When I think back on that time in my life, it reminds me how much courage and boldness it takes to leave security and embark on a path that is all your own. Starting a business that is all yours, with your rules, your schedule and no manual on how to do it or instruction on how to succeed leaves most people doubting their entrepreneurial abilities…
Fast forward just over a year from getting the disappointing phone call from the bank. Kristen and I were dating. Like Andy and I, she longed to escape the brutal Midwest winters, so she had moved to San Diego to attend graduate school at San Diego State University to study Exercise and Health Science. It was December, and Andy and I were still, yes, still at GEICO, wondering every day when we’d finally leave and never come back. Sadly, the day we left for the holidays would be Andy’s last. Kristen and I headed back to Illinois for Christmas while Andy stayed in San Diego for the week. Andy and I worked in the same group at GEICO, so we had to take turns taking time off for the holidays. He took Thanksgiving off to go home, and I took Christmas.
After the let down from the banks, and the hard work of creating our new plan while working the corporate grind, I couldn’t wait for the holidays to arrive. Christmas break would give me some time to relax and time to celebrate. This would be the first Christmas that Kristen and I were spending together, and we were sharing it with each other’s families.
When Kristen and I finally landed in Chicago, I took her to meet my lifelong friends. These were friends whom Andy and I had grown up together with. She already had the approval of Andy, from whom I’d been inseparable since I was five years old. Now it was time to meet the rest of the gang. We partied long into the night, throwing back beers, sharing old memories with too many laughs to count. Kristen’s dad and stepmom picked us up when the night was over because we were staying at their house for the first leg of our trip.
As the hours crept into the early morning, we decided to turn in for the night. Completely high on the wonderful night I’d had, enjoying my best friends and my girlfriend in the city that would always feel like home, I decided to give Kristen her Christmas present. So as she took off her makeup and changed into her pajamas, I snuck out the gift from my suitcase. It took her by surprise when there was a small velvet box waiting on her pillow. I told her of my promise to her, and the incredibly special place she had in my life. I let her know how much she meant to me as I slipped the sapphire ring on to her finger.

**What to do:**
1. Put this sentence from the passage about the Christmas trip to Illinois into Spanish: "Christmas break would give me some time to relax and time to celebrate."
2. Answer these questions using the passage about the Christmas trip to Illinois:
(a) What did Kristen study at San Diego State University?
(b) Which holiday did Andy take off from GEICO?
(c) What kind of ring was slipped onto Kristen's finger?
3. Pick up the passage about the Christmas trip to Illinois after its last sentence and keep writing.
The listing after this passage is separate material.

**Dataset section:**

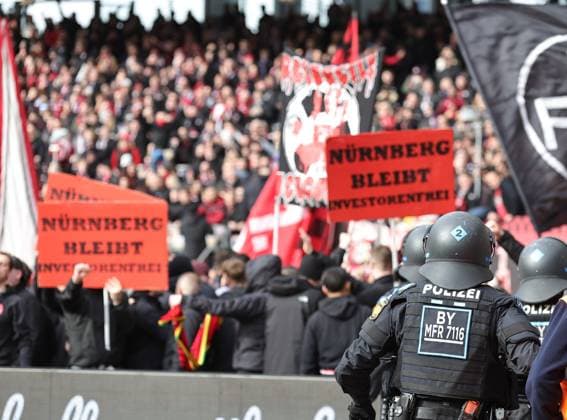 18.02.2024 - Fussball - Saison 2023 2024 - 2. Fussball - Bundesliga - 22. Spieltag: 1. FC Nürnberg FCN ( Club ) - 1. FC Kaiserslautern FCK ( Roten Teufel ) - Sportfoto Zink DaMa - xdaxmax - DFL regulations prohibit any use of photographs as image sequences and or quasi-video - only for editorial use - Clubfan Clubfans FCN-Fans Fans protestieren Protest im Innenraum während des Spiels mit Spruchband Transparent Schildern und Fahnen gegen die DFL und den geplanten Investoren Investoreneinstieg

**List of answers:**
1. Las vacaciones de Navidad me darían algo de tiempo para relajarme y tiempo para celebrar.

2.
(a) Exercise and Health Science
(b) Thanksgiving
(c) A sapphire ring

3.
As we were relishing this special moment of our relationship, the phone rang. We looked at each other confused, because it was 3:00 a.m. and no one should have been calling Kristen’s home line at that hour. It was Chris, my other roommate who had moved to San Diego with Andy and me. Chris spoke slowly on the phone, barely able to keep his composure but trying desperately, knowing the gravity of what he was about to tell me. It didn’t take five words before I knew something was seriously wrong. I couldn’t wrap my thoughts around what he had just relayed to me. Reeling with disbelief I tried to process it. A police officer showing up at our door with Andy’s driver’s license? Killed in a car accident? Our boss driving drunk? Are you sure he’s gone?
As soon as I hung up the phone with Chris, I fell into a state of paralyzing shock. I sat myself down as my head started spinning out of control. I simply didn’t believe it. I couldn’t feel a thing. My body was completely numb, but I somehow realized I didn’t have the time to be numb, or confused, or in shock. I couldn’t afford that luxury because I didn’t have any choice but to act, and act quickly. I had to be the one to tell Andy’s parents that their son had been killed.
This meant that Kristen and I needed to drive down to Andy’s parents’ house about two hours south of Chicago, just blocks from my childhood home. Only minutes ago we had been unpacking our bags, completely euphoric from the incredibly fun night we’d just had. Now my entire world had been turned upside down. As we shoved our belongings back into our bags, I got on the phone because I still wasn’t ready to accept the truth. I called the coroner’s office in San Diego to see if this could really be true. They assured me that his identity had been properly verified and that they were processing the death certificate. There wasn’t a shadow of a doubt that someone had gotten this wrong. I called my dad and my mom to tell them the crushing news, borrowed a truck from Kristen’s dad, and we headed out.
During that two hour drive, as the sun came up, I looked at the burst of colors entering the world on the eastern horizon. It was the first of a lifetime of sunrises that I would see and Andy never would. I couldn’t even cry; I was in a state of panic; I just wasn’t ready to accept it yet. At 7:00 a.m. on that frigid December morning, I slowly rolled up in front of the house where Andy grew up and stared at the front door. I sat there, destroyed by grief and heartache, wondering why this had happened to my best friend, why he had been taken away from me. What was I supposed to do without him?
I pulled myself together, because what I was about to do was something that couldn’t be undone. I walked up to the door, just trying to keep one foot in front of the other, and lightly knocked. The door opened and two confused faces stared back at me with desperation in their eyes. I took one step into their house and proceeded to do the single most difficult thing I had ever done.
Drowning in sorrow, I struggled with the loss of my lifetime best friend. There was no way I was going back to a job that left me unfulfilled, a job I used to work alongside my now dead best friend. It just wasn’t going to happen. So, I quit my job and embarked on the entrepreneurial journey of a lifetime with Kristen by my side.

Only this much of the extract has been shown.